Sitting in an auditorium full of community theater enthusiasts in Lexington, Kentucky, over the weekend, Gabe Smith sat back and watched his friends with Starkville Community Theatre perform a comedy at the Annual Southeastern Theater Conference.
“It was great to just see people laugh,” he said. “I was sitting next to some, probably college-age, students who just really got into the emotional parts of the show, and when one character is kind of on an important phone call, they were sort of inflating and deflating in their seats.”
Smith is chief administrative officer for SCT and has been with the organization for more than a decade. Though he didn’t work on this show, he’s directed and acted in others SCT has put on and was pleased with how this one turned out.
Still, he wasn’t expecting the theater’s production of “Vanya and Sonia and Masha and Spike” to be one of two plays to win Best Production at the competition, meaning the actors will advance to Rochester, Minnesota for the national American Association of Community Theatre festival this summer.
“I think my heart might have stopped (when we won),” said Pattye Archer, who directed the show. “I know I screamed.”
It’s the second time in less than a decade SCT has won Best Production and gone on to compete at the national level against other community theatre organizations. The troupe took its production of “Catfish Moon” to Tacoma, Washington, in 2009 and picked up a handful of awards.
Building an institution
But last weekend is only the latest chapter in the story of a theatre group that’s spent 40 years building its stellar reputation in Starkville.
In 1978, “a group of people just got together and decided we needed a community theatre,” said Marsha Williams, a veteran actor who has seen the stage dozens of times over the years.
She was involved on-and-off with SCT in the early days, when the group lived a “hand-to-mouth” existence, but she became “hooked” after landing her first stage role in spring 1983.

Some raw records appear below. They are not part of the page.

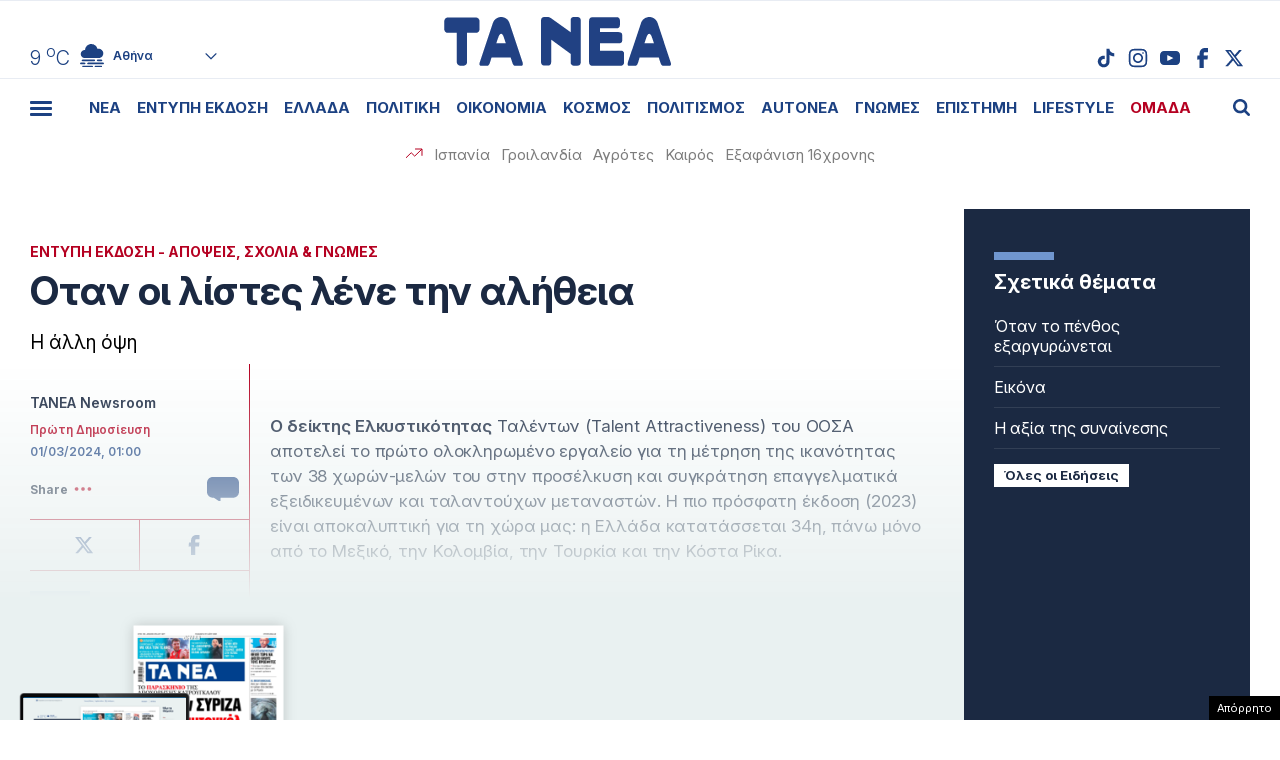

--- FILE ---
content_type: text/html; charset=utf-8
request_url: https://www.google.com/recaptcha/api2/aframe
body_size: 267
content:
<!DOCTYPE HTML><html><head><meta http-equiv="content-type" content="text/html; charset=UTF-8"></head><body><script nonce="Cd6qfnrL0wkHqDHq0kl0AQ">/** Anti-fraud and anti-abuse applications only. See google.com/recaptcha */ try{var clients={'sodar':'https://pagead2.googlesyndication.com/pagead/sodar?'};window.addEventListener("message",function(a){try{if(a.source===window.parent){var b=JSON.parse(a.data);var c=clients[b['id']];if(c){var d=document.createElement('img');d.src=c+b['params']+'&rc='+(localStorage.getItem("rc::a")?sessionStorage.getItem("rc::b"):"");window.document.body.appendChild(d);sessionStorage.setItem("rc::e",parseInt(sessionStorage.getItem("rc::e")||0)+1);localStorage.setItem("rc::h",'1768916675569');}}}catch(b){}});window.parent.postMessage("_grecaptcha_ready", "*");}catch(b){}</script></body></html>

--- FILE ---
content_type: application/javascript; charset=utf-8
request_url: https://fundingchoicesmessages.google.com/f/AGSKWxWxPU2k54uZmXHfZP2klBihQOM7KdkmqxUZylxajpsMrA4MfEqFPtiH8hBlzaw7UJ15NRNim3N8qFMDMhCOZpk5T5WD7gMU7-B94tGp2VLUBbdEke4Kd_JlgNmbfbBja2Uq7eFX67fVTUoZj5mLQGLPsHeE_xx7_psvOaJp6FYbSM9i9CmtlJOJKwPF/_/ad-boxes-/placeholder-ad-/friendfinder_/js_ad_utf8./adspi.
body_size: -1292
content:
window['6b96fbab-b6e4-4541-9e87-06dc651f1229'] = true;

With no theater to call its own, the group performed in whatever venues it could book — whether on Mississippi State’s campus or at local hotels, Smith said.

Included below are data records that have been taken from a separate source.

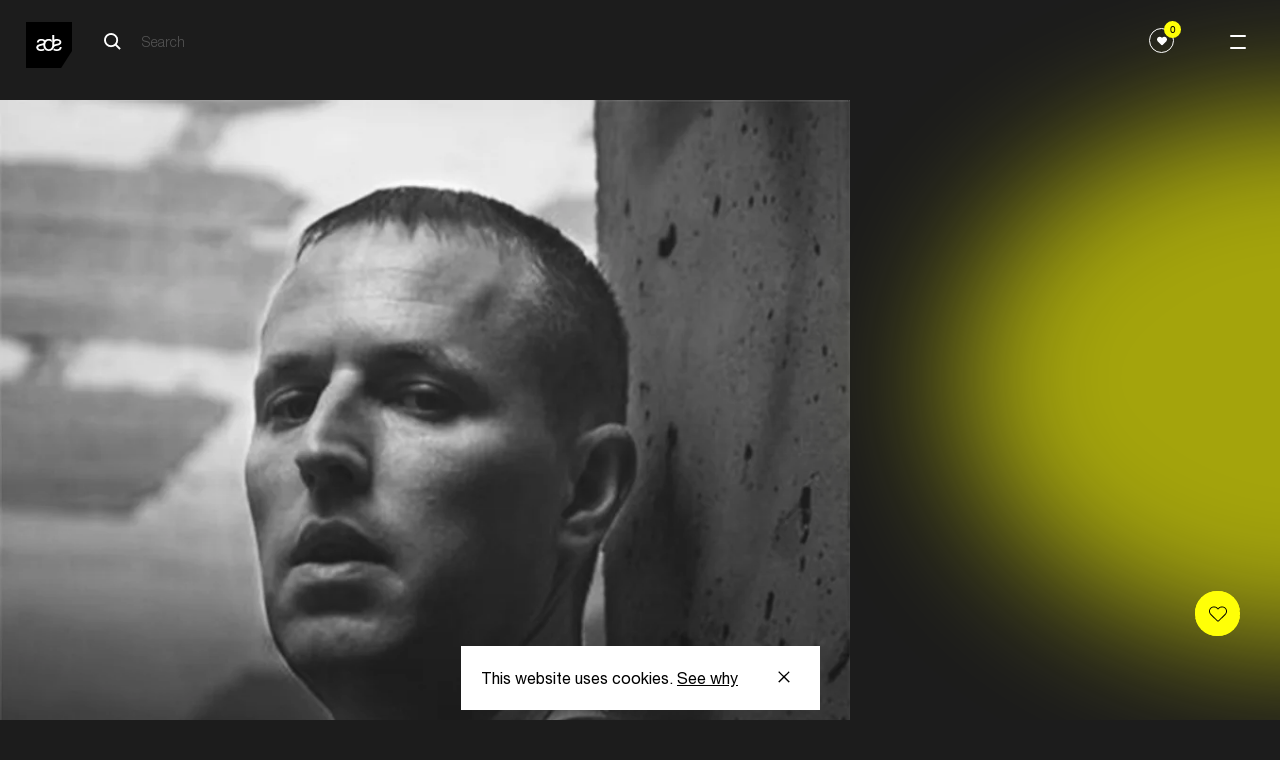

--- FILE ---
content_type: application/javascript; charset=utf-8
request_url: https://www.amsterdam-dance-event.nl/build/133.bundle-fbf63a86ad97044a8e5c.js
body_size: 222
content:
try{!function(){var e="undefined"!=typeof window?window:"undefined"!=typeof global?global:"undefined"!=typeof globalThis?globalThis:"undefined"!=typeof self?self:{},n=(new e.Error).stack;n&&(e._sentryDebugIds=e._sentryDebugIds||{},e._sentryDebugIds[n]="34d49003-aa1d-4efc-b9bf-ac6788d93067",e._sentryDebugIdIdentifier="sentry-dbid-34d49003-aa1d-4efc-b9bf-ac6788d93067")}()}catch(e){}!function(){try{("undefined"!=typeof window?window:"undefined"!=typeof global?global:"undefined"!=typeof globalThis?globalThis:"undefined"!=typeof self?self:{}).SENTRY_RELEASE={id:"production"}}catch(e){}}(),(window.webpackJsonp=window.webpackJsonp||[]).push([[133],{470:function(e,n,t){"use strict";t.r(n),n.default=function(){var e=document.querySelector(".ade-cookie-bar"),n=document.querySelector(".ade-cookie-bar__button"),t=function(e){for(var n=e+"=",t=document.cookie.split(";"),o=0;o<t.length;o++){for(var i=t[o];" "===i.charAt(0);)i=i.substring(1);if(0===i.indexOf(n))return i.substring(n.length,i.length)}return""}("cookies"),o=function(){!function(e,n,t){var o=new Date;o.setTime(o.getTime()+24*t*60*60*1e3);var i="expires="+o.toUTCString();document.cookie=e+"="+n+";"+i+";path=/"}("cookies","accepted",365),e.classList.remove("ade-cookie-bar--visible"),setTimeout((function(){return e.classList.remove("ade-cookie-bar--transition")}),250)};return"accepted"!==t&&(e.classList.add("ade-cookie-bar--visible"),e.classList.add("ade-cookie-bar--transition"),n.addEventListener("click",o)),function(){n.removeEventListener("click",o)}}}}]);
//# sourceMappingURL=133.bundle-fbf63a86ad97044a8e5c.js.map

That all changed, Williams said, about 20 years ago, when SCT purchased its permanent downtown location, Playhouse on Main.
“Once we got that theater downtown, everything just exploded,” she said.
SCT now puts on about eight productions per year, Smith said, including comedies, musicals, dramas, productions written by locals and a kid-produced play for SCT’s annual summer program.
Most productions see the stage nine times, Smith said — the 90-seat theater simply isn’t big enough to accommodate SCT’s 650 season ticket holders, to say nothing of others who show up, for one production.
Foundation of support
Williams credits SCT’s success to the people who kept the organization going in its early days, most notably Bob and Mary Ellen Anderson.
“The theater was their life,” Williams said. “…They could devote just a tremendous amount of energy and love into pushing the theater and keeping it going.”
Until the “explosion” following SCT’s purchasing the downtown theater, the Andersons helped pay for many of SCT’s expenses, Williams said. Their contribution was great enough that when SCT went to AACT’s national competition in 2009, Bob Anderson was recognized for exemplary volunteer service to community theatres.
Mary Ellen had died a few years before that, and Bob would follow in 2013. Yet, SCT has maintained its momentum.
“I think we are a source of pride for them and for Starkville,” said Kris Lee, who has been involved with SCT for 20 years. “I think, in this way, we give back to each other and to the (Golden Triangle) area at large. It’s a challenge to showcase productions that appeal to everyone all the time — different people, different tastes — but the fact that we continue to sell out, continue to bring in new faces onstage, offstage, backstage … and that we’re still looked to as a significant place of interest in Starkville and Oktibbeha County and beyond, is the definition of genuine pride.”
Lee won Best Actor at the regional competition over the weekend. He also directed “Catfish Moon” when it went to Washington in 2009.
A little bit of everything
In fact, everyone in SCT does a little bit of everything — almost no one just acts, Williams said. That dedication and teamwork is another thing that makes SCT successful, she said.
“It’s a community,” she said. “It’s a group effort.”
And that community adds to the overall Starkville community, Archer said.
“I think the arts just improve the quality of life, especially if you offer shows and opportunities for children, which we do,” Archer said. “…Theatre, kind of like books, can take you to a place you can’t go in the real world. It allows you to see and experience things that aren’t always possible for people to see and experience. And unlike books and even movies, a live theatre allows you to have that experience with other people. … It’s a shared experience for those people who are there on any particular night.”
Williams agreed.
“I think the arts are tremendously important,” she said. “Any community needs a thriving community arts program. These things make a town livable.”